#### [What is needed]
Where does the word "frames" appear in the data? Copy every line that holds it.

#### [Record excerpts]
※
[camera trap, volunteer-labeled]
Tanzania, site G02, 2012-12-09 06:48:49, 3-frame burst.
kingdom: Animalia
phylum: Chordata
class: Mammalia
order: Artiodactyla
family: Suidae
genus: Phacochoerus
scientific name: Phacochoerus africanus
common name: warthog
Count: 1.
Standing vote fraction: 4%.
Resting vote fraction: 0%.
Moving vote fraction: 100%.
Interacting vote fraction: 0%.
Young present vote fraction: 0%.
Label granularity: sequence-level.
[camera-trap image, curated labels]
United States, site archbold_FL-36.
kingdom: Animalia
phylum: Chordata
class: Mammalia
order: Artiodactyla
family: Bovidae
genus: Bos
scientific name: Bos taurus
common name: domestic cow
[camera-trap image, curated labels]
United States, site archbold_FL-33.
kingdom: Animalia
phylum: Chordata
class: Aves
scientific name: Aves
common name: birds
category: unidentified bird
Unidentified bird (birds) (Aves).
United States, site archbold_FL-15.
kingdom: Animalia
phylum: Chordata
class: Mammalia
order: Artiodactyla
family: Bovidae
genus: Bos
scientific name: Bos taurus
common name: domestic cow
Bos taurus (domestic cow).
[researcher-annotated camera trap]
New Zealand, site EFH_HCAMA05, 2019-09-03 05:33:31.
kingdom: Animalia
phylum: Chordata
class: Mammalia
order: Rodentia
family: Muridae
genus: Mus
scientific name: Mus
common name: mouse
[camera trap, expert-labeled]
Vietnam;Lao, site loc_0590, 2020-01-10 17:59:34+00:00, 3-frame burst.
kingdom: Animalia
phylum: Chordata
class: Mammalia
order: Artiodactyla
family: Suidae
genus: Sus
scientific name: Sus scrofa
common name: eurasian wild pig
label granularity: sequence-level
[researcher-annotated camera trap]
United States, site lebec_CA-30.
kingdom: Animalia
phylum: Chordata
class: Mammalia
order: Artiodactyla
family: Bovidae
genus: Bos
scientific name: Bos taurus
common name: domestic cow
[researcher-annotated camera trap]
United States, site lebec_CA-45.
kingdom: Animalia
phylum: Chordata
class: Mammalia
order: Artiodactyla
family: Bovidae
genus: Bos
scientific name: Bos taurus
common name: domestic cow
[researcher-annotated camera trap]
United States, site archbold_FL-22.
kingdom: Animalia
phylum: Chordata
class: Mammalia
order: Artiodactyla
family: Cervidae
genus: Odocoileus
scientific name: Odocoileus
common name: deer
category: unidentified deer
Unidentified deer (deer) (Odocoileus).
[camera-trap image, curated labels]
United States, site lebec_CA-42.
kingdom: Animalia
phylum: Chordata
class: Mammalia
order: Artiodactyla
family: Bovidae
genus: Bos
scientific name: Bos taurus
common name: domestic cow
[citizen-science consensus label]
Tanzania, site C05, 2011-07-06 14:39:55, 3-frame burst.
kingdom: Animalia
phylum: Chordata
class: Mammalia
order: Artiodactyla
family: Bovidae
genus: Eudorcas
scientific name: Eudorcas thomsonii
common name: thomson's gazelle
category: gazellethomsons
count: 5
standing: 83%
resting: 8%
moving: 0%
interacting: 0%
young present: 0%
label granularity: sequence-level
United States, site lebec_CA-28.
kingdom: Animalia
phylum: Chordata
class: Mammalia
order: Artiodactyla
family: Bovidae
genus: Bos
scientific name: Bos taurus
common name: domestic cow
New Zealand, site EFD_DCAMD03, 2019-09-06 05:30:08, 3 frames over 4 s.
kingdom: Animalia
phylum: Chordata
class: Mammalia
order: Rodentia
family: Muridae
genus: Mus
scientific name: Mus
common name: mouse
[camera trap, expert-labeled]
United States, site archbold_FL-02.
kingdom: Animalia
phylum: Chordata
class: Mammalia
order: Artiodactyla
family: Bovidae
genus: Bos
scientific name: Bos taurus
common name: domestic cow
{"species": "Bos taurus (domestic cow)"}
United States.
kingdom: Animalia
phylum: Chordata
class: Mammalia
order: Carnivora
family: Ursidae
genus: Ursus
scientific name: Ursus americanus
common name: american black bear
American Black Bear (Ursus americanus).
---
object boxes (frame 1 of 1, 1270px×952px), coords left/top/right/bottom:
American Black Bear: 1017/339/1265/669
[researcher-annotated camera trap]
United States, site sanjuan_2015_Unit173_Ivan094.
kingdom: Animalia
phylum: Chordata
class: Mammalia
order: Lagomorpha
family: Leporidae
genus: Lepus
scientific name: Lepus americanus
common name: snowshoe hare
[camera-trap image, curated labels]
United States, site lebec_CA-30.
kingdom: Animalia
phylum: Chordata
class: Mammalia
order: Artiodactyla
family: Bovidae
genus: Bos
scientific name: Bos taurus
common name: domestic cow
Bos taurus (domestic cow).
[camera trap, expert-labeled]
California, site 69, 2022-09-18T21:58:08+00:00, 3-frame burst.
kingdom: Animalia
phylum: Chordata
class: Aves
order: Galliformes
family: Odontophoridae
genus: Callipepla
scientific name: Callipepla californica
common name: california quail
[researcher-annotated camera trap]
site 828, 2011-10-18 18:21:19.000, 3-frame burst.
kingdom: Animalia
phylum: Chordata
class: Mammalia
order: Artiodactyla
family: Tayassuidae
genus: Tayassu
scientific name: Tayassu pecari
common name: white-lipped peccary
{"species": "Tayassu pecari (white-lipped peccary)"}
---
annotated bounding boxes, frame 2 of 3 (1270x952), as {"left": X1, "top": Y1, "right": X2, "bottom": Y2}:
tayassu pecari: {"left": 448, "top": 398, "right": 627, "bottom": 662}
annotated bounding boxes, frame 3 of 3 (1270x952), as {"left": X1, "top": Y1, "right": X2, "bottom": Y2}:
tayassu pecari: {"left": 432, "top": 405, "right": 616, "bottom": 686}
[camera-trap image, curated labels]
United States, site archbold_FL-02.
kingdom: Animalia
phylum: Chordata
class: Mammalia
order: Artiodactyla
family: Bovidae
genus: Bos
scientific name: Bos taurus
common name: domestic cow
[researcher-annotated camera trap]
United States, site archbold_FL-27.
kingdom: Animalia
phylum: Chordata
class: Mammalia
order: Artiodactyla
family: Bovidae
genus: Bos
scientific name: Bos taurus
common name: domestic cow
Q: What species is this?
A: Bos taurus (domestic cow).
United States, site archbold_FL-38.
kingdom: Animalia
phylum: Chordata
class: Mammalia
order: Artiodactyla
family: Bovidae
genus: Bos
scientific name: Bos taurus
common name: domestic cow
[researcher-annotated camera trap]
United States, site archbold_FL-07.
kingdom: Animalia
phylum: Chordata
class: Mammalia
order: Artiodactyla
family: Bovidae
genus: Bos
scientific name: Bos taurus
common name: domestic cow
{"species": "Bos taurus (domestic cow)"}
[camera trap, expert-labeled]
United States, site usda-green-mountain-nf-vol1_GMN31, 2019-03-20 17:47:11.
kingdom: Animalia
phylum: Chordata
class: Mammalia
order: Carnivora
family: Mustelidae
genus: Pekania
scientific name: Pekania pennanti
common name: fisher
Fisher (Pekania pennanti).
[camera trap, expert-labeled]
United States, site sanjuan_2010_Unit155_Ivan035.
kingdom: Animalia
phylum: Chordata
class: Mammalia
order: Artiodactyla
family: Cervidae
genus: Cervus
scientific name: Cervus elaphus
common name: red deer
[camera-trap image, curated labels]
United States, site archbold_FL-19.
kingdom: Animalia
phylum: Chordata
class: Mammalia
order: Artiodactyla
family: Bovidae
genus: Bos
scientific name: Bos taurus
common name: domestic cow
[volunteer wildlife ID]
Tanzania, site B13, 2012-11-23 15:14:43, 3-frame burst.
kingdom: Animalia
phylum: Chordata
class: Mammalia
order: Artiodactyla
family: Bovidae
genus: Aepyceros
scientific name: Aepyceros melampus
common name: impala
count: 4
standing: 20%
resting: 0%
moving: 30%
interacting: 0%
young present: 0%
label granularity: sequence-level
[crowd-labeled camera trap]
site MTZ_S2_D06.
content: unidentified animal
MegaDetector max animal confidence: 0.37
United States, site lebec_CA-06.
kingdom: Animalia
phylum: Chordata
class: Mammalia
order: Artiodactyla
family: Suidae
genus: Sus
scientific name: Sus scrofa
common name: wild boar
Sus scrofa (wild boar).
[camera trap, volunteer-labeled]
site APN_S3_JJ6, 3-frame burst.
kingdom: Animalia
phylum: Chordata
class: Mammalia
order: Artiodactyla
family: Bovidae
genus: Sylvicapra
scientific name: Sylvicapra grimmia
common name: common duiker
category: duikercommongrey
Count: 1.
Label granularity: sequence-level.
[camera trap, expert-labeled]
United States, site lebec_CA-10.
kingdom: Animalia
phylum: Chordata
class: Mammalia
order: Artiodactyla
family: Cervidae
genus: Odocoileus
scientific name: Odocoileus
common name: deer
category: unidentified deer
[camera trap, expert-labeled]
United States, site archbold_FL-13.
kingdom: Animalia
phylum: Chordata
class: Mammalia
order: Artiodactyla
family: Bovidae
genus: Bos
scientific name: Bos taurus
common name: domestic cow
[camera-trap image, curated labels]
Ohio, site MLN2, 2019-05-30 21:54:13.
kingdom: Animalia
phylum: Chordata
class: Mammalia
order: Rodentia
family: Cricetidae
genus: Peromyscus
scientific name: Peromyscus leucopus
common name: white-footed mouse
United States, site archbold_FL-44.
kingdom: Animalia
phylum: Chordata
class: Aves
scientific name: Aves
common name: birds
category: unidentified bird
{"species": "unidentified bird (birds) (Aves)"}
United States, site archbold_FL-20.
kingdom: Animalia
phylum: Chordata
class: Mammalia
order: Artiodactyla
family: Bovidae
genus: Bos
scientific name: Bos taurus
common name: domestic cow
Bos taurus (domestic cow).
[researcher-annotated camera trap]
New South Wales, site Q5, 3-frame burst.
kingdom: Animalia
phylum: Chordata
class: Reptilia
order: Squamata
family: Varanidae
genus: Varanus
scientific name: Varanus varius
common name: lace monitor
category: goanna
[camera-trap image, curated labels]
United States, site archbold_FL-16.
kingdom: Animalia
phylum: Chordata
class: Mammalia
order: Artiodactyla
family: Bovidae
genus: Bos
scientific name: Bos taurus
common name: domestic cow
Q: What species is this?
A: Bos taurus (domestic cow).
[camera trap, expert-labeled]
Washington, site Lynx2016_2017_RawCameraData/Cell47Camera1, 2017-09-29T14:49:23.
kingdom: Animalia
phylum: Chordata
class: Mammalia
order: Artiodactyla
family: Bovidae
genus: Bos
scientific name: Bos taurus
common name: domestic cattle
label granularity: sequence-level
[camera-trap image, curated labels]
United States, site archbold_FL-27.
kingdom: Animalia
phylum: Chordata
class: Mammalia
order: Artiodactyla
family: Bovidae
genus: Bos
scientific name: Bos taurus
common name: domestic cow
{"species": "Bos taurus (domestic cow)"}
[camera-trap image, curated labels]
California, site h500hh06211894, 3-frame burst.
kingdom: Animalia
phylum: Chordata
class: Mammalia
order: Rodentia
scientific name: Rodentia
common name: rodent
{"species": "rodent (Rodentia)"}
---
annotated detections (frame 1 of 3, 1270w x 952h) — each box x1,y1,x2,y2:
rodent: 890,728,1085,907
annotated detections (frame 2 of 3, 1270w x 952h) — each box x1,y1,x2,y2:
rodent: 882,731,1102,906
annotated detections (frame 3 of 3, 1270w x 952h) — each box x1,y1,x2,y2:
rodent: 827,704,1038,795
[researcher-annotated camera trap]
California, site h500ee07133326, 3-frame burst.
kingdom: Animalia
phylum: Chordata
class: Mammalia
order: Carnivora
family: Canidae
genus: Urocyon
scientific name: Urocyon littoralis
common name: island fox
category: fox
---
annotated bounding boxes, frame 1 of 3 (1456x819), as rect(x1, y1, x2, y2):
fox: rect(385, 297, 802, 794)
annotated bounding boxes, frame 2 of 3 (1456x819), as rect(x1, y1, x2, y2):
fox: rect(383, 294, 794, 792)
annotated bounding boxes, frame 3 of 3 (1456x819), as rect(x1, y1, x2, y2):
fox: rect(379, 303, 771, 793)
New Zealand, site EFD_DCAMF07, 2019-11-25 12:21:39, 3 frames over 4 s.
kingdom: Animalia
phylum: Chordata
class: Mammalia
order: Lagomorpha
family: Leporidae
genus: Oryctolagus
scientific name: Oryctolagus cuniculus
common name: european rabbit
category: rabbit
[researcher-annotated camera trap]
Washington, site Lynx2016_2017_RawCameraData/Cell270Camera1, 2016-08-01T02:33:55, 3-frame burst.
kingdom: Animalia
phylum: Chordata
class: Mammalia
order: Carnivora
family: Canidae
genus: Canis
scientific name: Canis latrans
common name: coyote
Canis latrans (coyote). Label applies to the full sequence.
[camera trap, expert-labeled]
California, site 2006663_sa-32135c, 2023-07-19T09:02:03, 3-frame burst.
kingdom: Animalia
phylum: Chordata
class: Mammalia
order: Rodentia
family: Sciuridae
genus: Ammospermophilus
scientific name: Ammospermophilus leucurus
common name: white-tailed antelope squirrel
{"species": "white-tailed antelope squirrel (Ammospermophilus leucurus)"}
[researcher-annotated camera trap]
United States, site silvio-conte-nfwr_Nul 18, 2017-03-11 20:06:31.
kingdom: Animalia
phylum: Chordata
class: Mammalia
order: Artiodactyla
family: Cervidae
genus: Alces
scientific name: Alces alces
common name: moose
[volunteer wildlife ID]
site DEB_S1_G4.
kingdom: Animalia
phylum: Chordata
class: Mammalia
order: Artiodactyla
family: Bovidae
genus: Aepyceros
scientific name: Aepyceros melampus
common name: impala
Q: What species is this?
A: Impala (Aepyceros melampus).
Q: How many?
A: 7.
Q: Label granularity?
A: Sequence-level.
※
#### [Output]
New Zealand, site EFD_DCAMD03, 2019-09-06 05:30:08, 3 frames over 4 s.
New Zealand, site EFD_DCAMF07, 2019-11-25 12:21:39, 3 frames over 4 s.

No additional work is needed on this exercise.